-- Document --
-- -- --

Abstract: We continue our discussion on Unicode by looking at how we can compare text that uses diacritical marks or special characters such as the German Umlaut.
Welcome to the 211th issue of The Java(tm) Specialists' Newsletter, written in Vienna by our friend Dr. Wolfgang Laun who works for Thales Austria GmbH. This is the second of two parts of a newsletter on the topic of Unicode. You can read the first part here. It was a bit difficult to send out the first part, since I discovered that my wonderful CRM providers were storing characters as ISO-8859-1, rather than a more sensible encoding such as UTF-8. It took me an inordinate amount of time to get most the characters to display correctly, and then they still showed up wrong on some systems. Instead of Unicode Redux, it gave me Unicode Reflux. This edition will probably have worse issues.

-- -- --

-- Raw data --
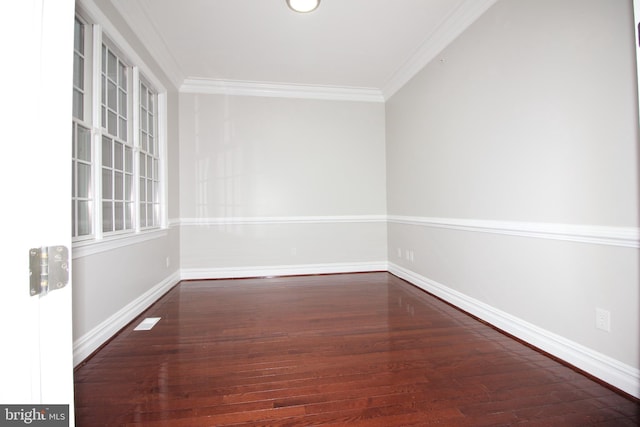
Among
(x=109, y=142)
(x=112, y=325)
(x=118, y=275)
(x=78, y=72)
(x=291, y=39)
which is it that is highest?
(x=291, y=39)

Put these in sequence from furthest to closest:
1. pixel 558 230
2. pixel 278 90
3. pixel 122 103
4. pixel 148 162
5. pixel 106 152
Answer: pixel 278 90
pixel 148 162
pixel 122 103
pixel 106 152
pixel 558 230

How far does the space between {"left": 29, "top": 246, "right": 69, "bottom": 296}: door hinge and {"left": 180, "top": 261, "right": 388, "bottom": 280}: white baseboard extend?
384 cm

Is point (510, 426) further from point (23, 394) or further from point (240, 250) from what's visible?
point (240, 250)

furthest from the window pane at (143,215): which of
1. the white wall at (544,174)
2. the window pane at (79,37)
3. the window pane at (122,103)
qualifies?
the white wall at (544,174)

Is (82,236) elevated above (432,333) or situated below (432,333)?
above

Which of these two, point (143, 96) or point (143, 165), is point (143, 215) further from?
point (143, 96)

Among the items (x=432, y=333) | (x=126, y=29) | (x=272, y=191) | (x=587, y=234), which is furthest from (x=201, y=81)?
(x=587, y=234)

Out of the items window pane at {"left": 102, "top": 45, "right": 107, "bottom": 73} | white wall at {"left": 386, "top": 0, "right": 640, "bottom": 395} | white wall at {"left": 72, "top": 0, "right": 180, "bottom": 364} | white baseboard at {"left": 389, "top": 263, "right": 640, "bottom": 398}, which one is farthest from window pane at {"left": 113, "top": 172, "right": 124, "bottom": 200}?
white baseboard at {"left": 389, "top": 263, "right": 640, "bottom": 398}

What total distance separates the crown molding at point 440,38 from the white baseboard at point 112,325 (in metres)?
4.10

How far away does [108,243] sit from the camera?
2.30m

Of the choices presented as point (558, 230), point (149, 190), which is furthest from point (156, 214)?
point (558, 230)

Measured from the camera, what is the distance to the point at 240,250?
169 inches

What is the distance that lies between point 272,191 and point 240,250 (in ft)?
3.32

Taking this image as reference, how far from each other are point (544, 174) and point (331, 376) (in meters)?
2.01
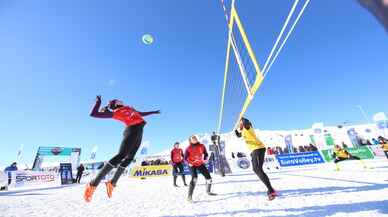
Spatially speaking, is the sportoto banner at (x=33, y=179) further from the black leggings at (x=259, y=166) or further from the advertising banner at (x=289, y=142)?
the advertising banner at (x=289, y=142)

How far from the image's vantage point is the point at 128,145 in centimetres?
335

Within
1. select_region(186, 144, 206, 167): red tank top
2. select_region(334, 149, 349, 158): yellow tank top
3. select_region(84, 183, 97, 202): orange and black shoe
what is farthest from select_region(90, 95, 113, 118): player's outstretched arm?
select_region(334, 149, 349, 158): yellow tank top

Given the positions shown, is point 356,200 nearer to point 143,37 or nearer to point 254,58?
point 254,58

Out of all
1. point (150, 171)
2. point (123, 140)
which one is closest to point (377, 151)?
point (150, 171)

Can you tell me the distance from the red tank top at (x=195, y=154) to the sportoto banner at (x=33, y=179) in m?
12.9

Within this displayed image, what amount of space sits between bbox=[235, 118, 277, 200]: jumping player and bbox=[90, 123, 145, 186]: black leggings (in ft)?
6.11

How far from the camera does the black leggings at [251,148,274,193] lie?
13.3 feet

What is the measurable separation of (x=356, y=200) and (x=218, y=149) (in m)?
8.05

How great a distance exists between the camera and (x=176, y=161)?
8.52 m

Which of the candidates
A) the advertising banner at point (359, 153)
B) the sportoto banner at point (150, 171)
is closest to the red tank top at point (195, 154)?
the sportoto banner at point (150, 171)

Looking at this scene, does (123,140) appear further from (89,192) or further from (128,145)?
(89,192)

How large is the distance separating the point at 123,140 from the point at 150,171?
43.2 feet

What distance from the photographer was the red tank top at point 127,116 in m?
3.55

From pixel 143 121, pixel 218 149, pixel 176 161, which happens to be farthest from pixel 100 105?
pixel 218 149
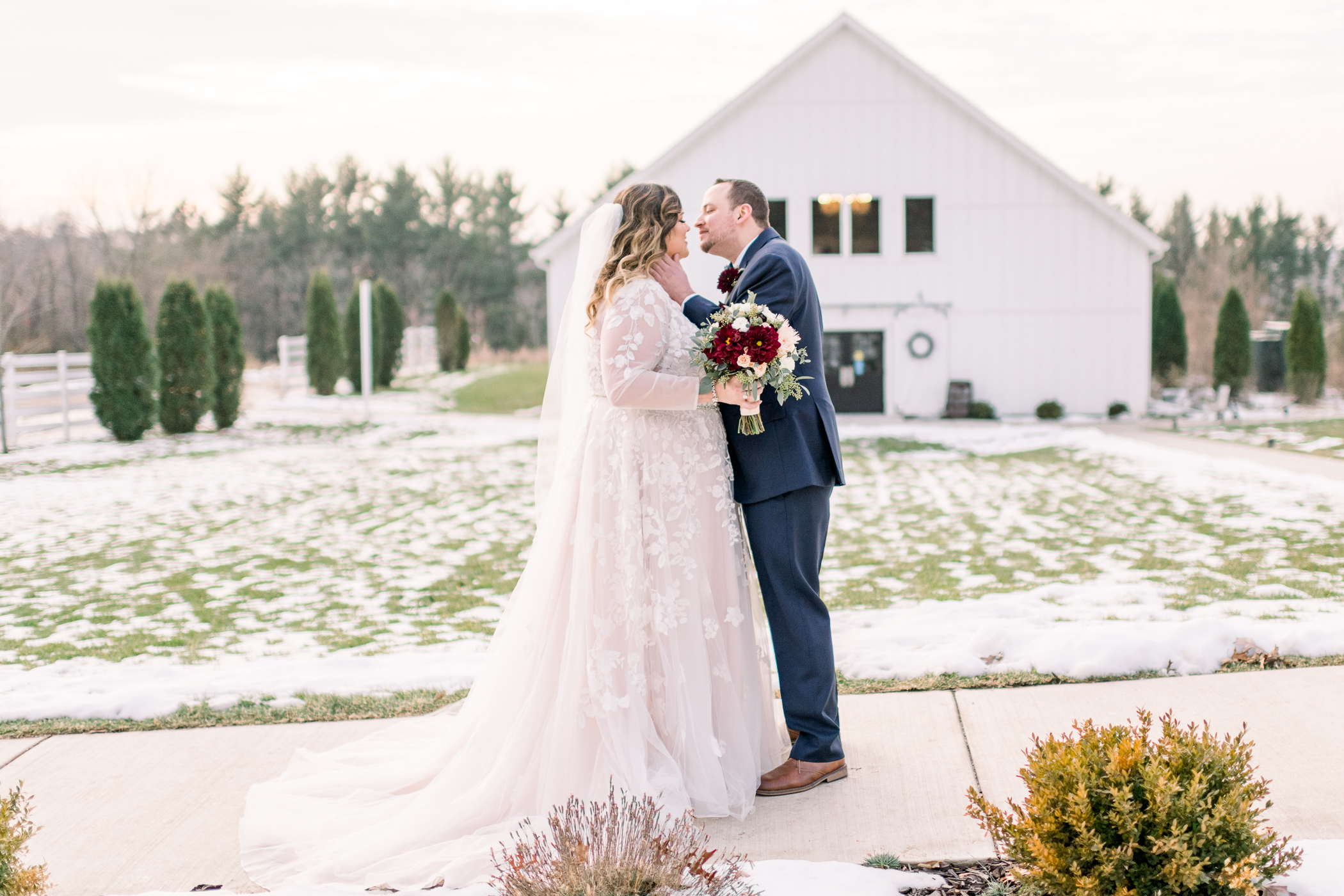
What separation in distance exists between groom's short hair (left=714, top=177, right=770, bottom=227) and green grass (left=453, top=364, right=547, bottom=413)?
55.4 feet

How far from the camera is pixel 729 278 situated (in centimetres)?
376

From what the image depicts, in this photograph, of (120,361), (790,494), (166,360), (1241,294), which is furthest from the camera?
(1241,294)

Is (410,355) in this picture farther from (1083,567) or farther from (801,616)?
(801,616)

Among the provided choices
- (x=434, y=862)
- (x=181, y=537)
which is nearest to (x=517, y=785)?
(x=434, y=862)

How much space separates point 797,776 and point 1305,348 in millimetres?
26005

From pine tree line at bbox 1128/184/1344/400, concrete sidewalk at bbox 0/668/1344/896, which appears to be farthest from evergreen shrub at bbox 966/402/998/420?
concrete sidewalk at bbox 0/668/1344/896

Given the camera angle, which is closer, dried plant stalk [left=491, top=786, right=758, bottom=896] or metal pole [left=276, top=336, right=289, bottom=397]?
dried plant stalk [left=491, top=786, right=758, bottom=896]

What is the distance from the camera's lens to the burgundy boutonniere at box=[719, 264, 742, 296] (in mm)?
3732

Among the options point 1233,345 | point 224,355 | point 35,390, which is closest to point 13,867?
point 35,390

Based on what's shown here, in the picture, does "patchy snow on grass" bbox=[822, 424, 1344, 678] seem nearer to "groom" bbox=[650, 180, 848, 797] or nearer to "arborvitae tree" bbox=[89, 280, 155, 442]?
"groom" bbox=[650, 180, 848, 797]

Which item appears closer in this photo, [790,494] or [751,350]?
[751,350]

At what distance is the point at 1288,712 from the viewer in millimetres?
3891

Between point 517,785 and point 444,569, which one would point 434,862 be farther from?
point 444,569

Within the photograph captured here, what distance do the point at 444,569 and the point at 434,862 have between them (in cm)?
474
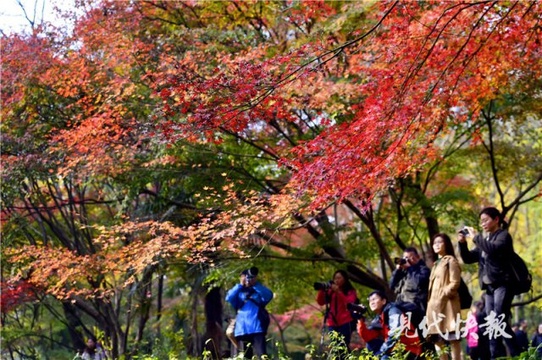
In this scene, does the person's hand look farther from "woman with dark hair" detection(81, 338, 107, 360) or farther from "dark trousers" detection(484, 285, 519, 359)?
"woman with dark hair" detection(81, 338, 107, 360)

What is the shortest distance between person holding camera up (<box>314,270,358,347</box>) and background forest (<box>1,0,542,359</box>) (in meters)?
0.90

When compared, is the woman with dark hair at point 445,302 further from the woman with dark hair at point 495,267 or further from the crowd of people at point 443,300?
the woman with dark hair at point 495,267

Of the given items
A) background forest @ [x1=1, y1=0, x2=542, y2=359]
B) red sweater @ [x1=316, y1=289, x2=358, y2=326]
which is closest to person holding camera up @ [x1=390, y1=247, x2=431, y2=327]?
background forest @ [x1=1, y1=0, x2=542, y2=359]

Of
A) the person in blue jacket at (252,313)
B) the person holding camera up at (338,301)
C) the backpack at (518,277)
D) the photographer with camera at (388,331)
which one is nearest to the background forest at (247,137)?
the person in blue jacket at (252,313)

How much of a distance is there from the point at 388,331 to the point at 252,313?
1.95m

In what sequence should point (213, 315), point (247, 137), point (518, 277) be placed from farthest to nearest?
point (213, 315)
point (247, 137)
point (518, 277)

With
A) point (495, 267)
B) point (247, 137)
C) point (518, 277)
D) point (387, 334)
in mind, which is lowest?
point (387, 334)

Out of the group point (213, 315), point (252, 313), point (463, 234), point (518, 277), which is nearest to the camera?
point (518, 277)

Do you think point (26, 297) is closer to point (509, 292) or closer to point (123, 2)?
point (123, 2)

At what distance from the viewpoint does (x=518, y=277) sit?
713 centimetres

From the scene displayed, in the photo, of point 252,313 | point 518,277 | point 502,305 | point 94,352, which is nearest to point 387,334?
point 502,305

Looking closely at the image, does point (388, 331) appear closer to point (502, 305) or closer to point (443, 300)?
point (443, 300)

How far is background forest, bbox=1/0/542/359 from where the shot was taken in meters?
8.27

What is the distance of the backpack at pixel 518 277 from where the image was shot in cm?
712
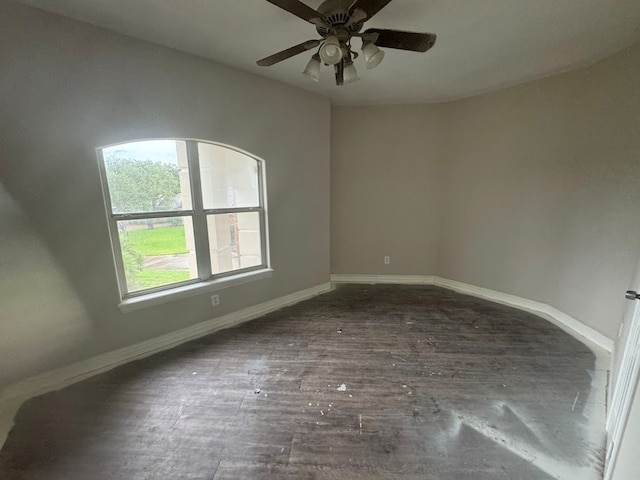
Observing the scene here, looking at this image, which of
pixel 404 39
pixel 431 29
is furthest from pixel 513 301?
pixel 404 39

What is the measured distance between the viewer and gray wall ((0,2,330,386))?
184cm

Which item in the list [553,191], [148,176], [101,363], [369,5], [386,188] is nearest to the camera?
[369,5]

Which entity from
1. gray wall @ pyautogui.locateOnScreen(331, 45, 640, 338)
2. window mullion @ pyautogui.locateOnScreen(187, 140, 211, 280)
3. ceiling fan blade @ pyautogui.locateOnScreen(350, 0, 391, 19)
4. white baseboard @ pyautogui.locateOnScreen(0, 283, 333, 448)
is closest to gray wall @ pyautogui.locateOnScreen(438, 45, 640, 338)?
gray wall @ pyautogui.locateOnScreen(331, 45, 640, 338)

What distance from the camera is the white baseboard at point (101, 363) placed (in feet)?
6.31

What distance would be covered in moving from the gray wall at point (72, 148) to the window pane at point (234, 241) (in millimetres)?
453

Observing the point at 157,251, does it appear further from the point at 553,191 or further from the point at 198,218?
the point at 553,191

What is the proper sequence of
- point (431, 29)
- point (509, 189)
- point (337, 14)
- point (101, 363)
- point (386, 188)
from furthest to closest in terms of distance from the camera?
1. point (386, 188)
2. point (509, 189)
3. point (101, 363)
4. point (431, 29)
5. point (337, 14)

-- -- --

-- Given problem 1 --
Restate the Unicode newsletter starting with "Abstract: We continue" and going on through "have worse issues.", substituting "Salzburg" for "Vienna".
-- Given problem 2 --
Carry on the Unicode newsletter from the point at which it stops.

-- Task output 1 --
Abstract: We continue our discussion on Unicode by looking at how we can compare text that uses diacritical marks or special characters such as the German Umlaut.
Welcome to the 211th issue of The Java(tm) Specialists' Newsletter, written in Salzburg by our friend Dr. Wolfgang Laun who works for Thales Austria GmbH. This is the second of two parts of a newsletter on the topic of Unicode. You can read the first part here. It was a bit difficult to send out the first part, since I discovered that my wonderful CRM providers were storing characters as ISO-8859-1, rather than a more sensible encoding such as UTF-8. It took me an inordinate amount of time to get most the characters to display correctly, and then they still showed up wrong on some systems. Instead of Unicode Redux, it gave me Unicode Reflux. This edition will probably have worse issues.

-- Task output 2 --
Thank you also to those who wrote to congratulate us on the birth of the latest member of our family, Efigenia Gabriela Kabutz, born on the 13th of May 2013. Imagine what the world will look like when Efigenia is your age! I still remember seeing Skype-like devices on Star Trek when I was a kid and being sure that something like that would never exist. We had one of those rotating dials that used voltage pulses to dial the number. You could actually phone without dialing by tapping the off button quickly in a row for all the numbers. So our number 492019 was four taps, nine taps, two taps, ten taps, one tap and nine taps. It was the way you could use the phone if someone had locked the rotating dial. Oh and in our holiday house in Hermanus, which we ended up selling to F.W. de Klerk, we had a phone with a crank that would generate a signal for the exchange. We would then tell the exchange operator which number we wanted and they would connect us. I remember that. Maybe one day Efigenia will reminisce about how when she grew up, she used to plug her appliances into wall sockets for power!
javaspecialists.teachable.com: Please visit our new self-study course catalog to see how you can upskill your Java knowledge.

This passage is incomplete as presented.